Я продолжал ходить на работу, но отношение ко мне заметно изменилось. Для тех, кто хотел уволиться из армии, я стал авторитетом и советчиком. Для тех, кто боялся такого увольнения, был мишенью шуток и злословий. Начальство предпочитало просто меня не замечать. Правда, почему-то я стал интересовать бухгалтерию, где у меня сделали какие-то вычеты из зарплаты. Вспомнила обо мне и комсомольская организация, на учет в которой я не спешил становиться. За это меня вызвали на комсомольское бюро, комсорг Фаломеев и извиняющимся тоном сказал:

— Вишневский, получено указание вынести тебе взыскание за то, что ты несколько месяцев не становился на комсомольский учет. Мы понимаем, что с выговором уходить на гражданку тебе ни к чему, но и ты нас пойми — указание мы должны выполнить. Какие есть предложения?

— Давай влепим ему выговор без занесения в личное дело, — предложил один из членов бюро. — И начпо удовлетворим, и Валентину его комсомольские документы не подпортим.

Выговор был проголосован единогласно, и все мы дружной компанией пошли в общежитие.

Надо сказать, что со времени разоблачительного выступления Хрущева на XX съезде КПСС, партийная и комсомольская работа в армии как-то сникла и потускнела. События, связанные с разоблачением культа личности Сталина, в странах социалистического лагеря и внутри самого Союза были намного значительней и интересней, чем анемичная работа военных политработников.

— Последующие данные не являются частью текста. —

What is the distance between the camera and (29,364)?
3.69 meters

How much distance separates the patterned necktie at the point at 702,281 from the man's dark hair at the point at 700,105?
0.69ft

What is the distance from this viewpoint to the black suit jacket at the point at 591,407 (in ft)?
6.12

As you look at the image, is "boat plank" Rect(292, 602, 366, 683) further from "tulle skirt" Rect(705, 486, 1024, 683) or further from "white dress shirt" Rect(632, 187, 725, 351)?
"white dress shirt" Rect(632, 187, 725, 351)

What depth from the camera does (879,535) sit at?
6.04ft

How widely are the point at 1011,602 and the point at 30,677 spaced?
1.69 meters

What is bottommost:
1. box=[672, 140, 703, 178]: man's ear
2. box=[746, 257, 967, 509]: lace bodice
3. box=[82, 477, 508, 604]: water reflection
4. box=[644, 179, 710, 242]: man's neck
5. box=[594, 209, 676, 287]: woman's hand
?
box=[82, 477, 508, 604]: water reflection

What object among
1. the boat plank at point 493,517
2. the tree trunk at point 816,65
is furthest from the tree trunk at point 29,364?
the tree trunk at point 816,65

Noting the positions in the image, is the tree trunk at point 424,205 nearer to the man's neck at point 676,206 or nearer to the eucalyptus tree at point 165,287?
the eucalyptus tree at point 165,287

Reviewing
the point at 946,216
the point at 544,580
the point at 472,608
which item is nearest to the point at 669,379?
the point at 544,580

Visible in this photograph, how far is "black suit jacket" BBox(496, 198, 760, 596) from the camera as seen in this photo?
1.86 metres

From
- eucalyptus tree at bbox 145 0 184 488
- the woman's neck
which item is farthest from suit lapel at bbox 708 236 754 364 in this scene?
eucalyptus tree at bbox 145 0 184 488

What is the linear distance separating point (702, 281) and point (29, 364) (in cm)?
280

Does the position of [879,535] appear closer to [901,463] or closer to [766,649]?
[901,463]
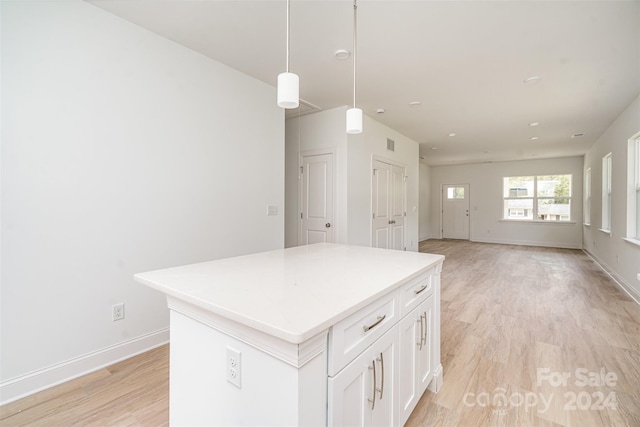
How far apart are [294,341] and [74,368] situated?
2184mm

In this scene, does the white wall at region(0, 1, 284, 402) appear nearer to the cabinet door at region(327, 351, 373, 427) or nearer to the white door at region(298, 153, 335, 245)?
the white door at region(298, 153, 335, 245)

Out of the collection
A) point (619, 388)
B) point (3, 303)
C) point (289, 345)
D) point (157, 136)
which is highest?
point (157, 136)

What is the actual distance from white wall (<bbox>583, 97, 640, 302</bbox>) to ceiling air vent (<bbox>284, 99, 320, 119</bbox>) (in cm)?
416

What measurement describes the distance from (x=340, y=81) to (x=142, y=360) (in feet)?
10.8

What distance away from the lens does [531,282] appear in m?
4.50

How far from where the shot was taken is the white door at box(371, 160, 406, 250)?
16.2 feet

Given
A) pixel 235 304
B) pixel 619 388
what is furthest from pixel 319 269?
pixel 619 388

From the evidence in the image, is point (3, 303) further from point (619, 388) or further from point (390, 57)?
point (619, 388)

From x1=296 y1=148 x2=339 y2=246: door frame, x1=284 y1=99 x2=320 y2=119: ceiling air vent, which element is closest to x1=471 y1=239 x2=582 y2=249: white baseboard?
x1=296 y1=148 x2=339 y2=246: door frame

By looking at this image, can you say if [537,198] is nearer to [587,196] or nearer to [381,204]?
[587,196]

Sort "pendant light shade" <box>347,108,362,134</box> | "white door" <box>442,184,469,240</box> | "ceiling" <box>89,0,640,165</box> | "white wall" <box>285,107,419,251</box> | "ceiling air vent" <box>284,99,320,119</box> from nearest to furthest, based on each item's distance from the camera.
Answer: "pendant light shade" <box>347,108,362,134</box>
"ceiling" <box>89,0,640,165</box>
"ceiling air vent" <box>284,99,320,119</box>
"white wall" <box>285,107,419,251</box>
"white door" <box>442,184,469,240</box>

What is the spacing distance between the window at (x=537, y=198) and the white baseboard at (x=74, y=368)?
9749 millimetres

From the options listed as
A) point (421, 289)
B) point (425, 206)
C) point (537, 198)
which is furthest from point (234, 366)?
point (537, 198)

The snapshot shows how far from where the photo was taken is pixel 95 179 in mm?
2105
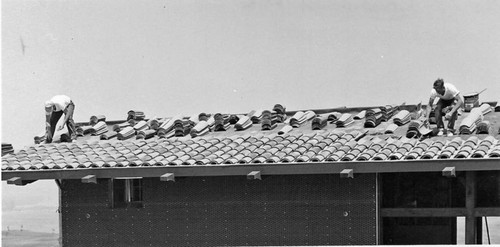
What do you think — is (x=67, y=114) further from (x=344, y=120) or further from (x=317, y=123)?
(x=344, y=120)

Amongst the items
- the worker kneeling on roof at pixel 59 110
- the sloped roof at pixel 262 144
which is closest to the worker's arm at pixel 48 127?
the worker kneeling on roof at pixel 59 110

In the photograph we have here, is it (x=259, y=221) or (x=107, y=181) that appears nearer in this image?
(x=259, y=221)

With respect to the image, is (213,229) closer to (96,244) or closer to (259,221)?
(259,221)

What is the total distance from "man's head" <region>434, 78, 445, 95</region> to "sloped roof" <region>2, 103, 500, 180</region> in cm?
73

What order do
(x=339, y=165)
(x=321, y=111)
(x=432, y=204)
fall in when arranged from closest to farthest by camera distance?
(x=339, y=165), (x=432, y=204), (x=321, y=111)

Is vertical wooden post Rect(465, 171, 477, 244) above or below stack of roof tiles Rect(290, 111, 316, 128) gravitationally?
below

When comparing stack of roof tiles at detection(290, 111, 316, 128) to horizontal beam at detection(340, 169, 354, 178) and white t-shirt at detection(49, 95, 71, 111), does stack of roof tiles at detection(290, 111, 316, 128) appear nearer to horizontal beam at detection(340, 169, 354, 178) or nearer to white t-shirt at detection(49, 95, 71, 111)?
horizontal beam at detection(340, 169, 354, 178)

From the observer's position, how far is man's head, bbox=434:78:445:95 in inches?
627

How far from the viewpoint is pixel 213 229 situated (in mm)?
16188

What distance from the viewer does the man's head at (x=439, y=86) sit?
1591cm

Наш сокурсник по Багерово Михневич писал из Свердловска о волнениях студентов политехнического института. На комсомольской конференции один из студентов-физиков выступил с критикой существующей формы демократии в комсомоле, партии, на выборах в Верховный Совет. Было сказано немало резких слов о жизни в колхозах, о беспаспортных селах, о фиктивных трудоднях. И его многие на конференции поддержали. Этот случай получил широкую огласку и стал темой особого разбирательства в обкоме партии, а потом — и ЦК КПСС. Но разбирательство это было направлено не против недостатков, отмеченных выступающими, а против самих докладчиков.

Аналогичные события происходили и в других вузах, творческих союзах и предприятиях. Смутные отголоски о них просачивались в газеты, которые по-прежнему были «органами», а не средствами информации.

Закрытое разоблачение культа личности на XX съезде КПСС открыло шлюзы для потока обвинений не только Сталина, но и всей партийно-государственной системы. Власть не была готова и не хотела разобраться в истинных причинах культа личности. Была выдвинута официальная интерпретация сталинского режима. Она сводилась к личностному фактору и выводила из-под удара как партию и систему в целом, так и новых руководителей страны. Этого было явно недостаточно, что особенно остро ощущала молодежь. На одном из собраний в Институте физики молодой ученый Орлов прямо заявил: «Чтобы культ личности не повторился, необходима гласность и демократизация как партии, так и общества».